--- start Text to read ---
# ok to hunt my dog at siminole with alligators



## meandmydog (Jan 13, 2009)

first time at siminole is it ok to hunt with dogs because of alligators


----------



## BigDogDaddy (Jan 13, 2009)

depends on where your hunting....let us know and itll give us a better idea on treading waters


----------



## Russ Toole (Jan 13, 2009)

This time of year I would think you would be ok.  I have waded chest deep off some of the islands and never saw any.  You could call some locals for better advice.  Wingates lodge or some locals from on here.


----------



## DUD (Jan 13, 2009)




----------



## blackduck (Jan 13, 2009)

six two said:


> u retrieve the first one, if u make it then send the dog.



Dang it man.


----------



## DUD (Jan 13, 2009)

meandmygatorbait


----------



## Nicodemus (Jan 13, 2009)

Unless it is as cold as it`s gonna be for the next few days, I wouldn`t put a dog I cared about out on Seminole. That`s just me though.


----------



## Dog Hunter (Jan 13, 2009)

Nicodemus said:


> Unless it is as cold as it`s gonna be for the next few days, I wouldn`t put a dog I cared about out on Seminole. That`s just me though.
--- end Text to read ---
--- start Provided records ---
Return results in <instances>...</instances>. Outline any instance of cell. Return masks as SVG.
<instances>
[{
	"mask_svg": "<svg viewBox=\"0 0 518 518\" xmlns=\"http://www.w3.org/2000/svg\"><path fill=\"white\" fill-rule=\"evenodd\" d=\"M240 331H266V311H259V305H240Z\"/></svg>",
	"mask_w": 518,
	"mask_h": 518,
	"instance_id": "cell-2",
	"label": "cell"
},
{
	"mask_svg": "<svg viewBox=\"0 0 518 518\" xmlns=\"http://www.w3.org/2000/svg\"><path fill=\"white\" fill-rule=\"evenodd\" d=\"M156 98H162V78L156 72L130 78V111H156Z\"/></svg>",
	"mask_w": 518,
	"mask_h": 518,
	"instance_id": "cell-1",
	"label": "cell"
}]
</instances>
--- end Provided records ---
Exercise instructions:
(1) Copy the run of records above line for line, reproducing all of them with nothing left out or changed.
(2) Carry on the forum thread about taking a hunting dog to Seminole with alligators around, picking up right after its last line.

Answers for the tasks:
(1)
Return results in <instances>...</instances>. Outline any instance of cell. Return masks as SVG.
<instances>
[{
	"mask_svg": "<svg viewBox=\"0 0 518 518\" xmlns=\"http://www.w3.org/2000/svg\"><path fill=\"white\" fill-rule=\"evenodd\" d=\"M240 331H266V311H259V305H240Z\"/></svg>",
	"mask_w": 518,
	"mask_h": 518,
	"instance_id": "cell-2",
	"label": "cell"
},
{
	"mask_svg": "<svg viewBox=\"0 0 518 518\" xmlns=\"http://www.w3.org/2000/svg\"><path fill=\"white\" fill-rule=\"evenodd\" d=\"M156 98H162V78L156 72L130 78V111H156Z\"/></svg>",
	"mask_w": 518,
	"mask_h": 518,
	"instance_id": "cell-1",
	"label": "cell"
}]
</instances>

(2)
Same here.  He just might not go home with you.  They will be back out on sunny days.


----------



## rspringer (Jan 13, 2009)

ever heard of top water bait?

But on a serious note, why is team take em not going to a "honey hole".  are yall having to resort to the lakes now?  Not a good sign for your organization. Upper level management problems, i would guess.


----------



## littletime (Jan 13, 2009)

If water temp is way down no worries, but I did see some over new years when it was 70 degrees


----------



## bnew17 (Jan 13, 2009)

I only been to seminole once. Went last year early season for 3 days and didnt see a single gator. Of course they are there, we just never saw any.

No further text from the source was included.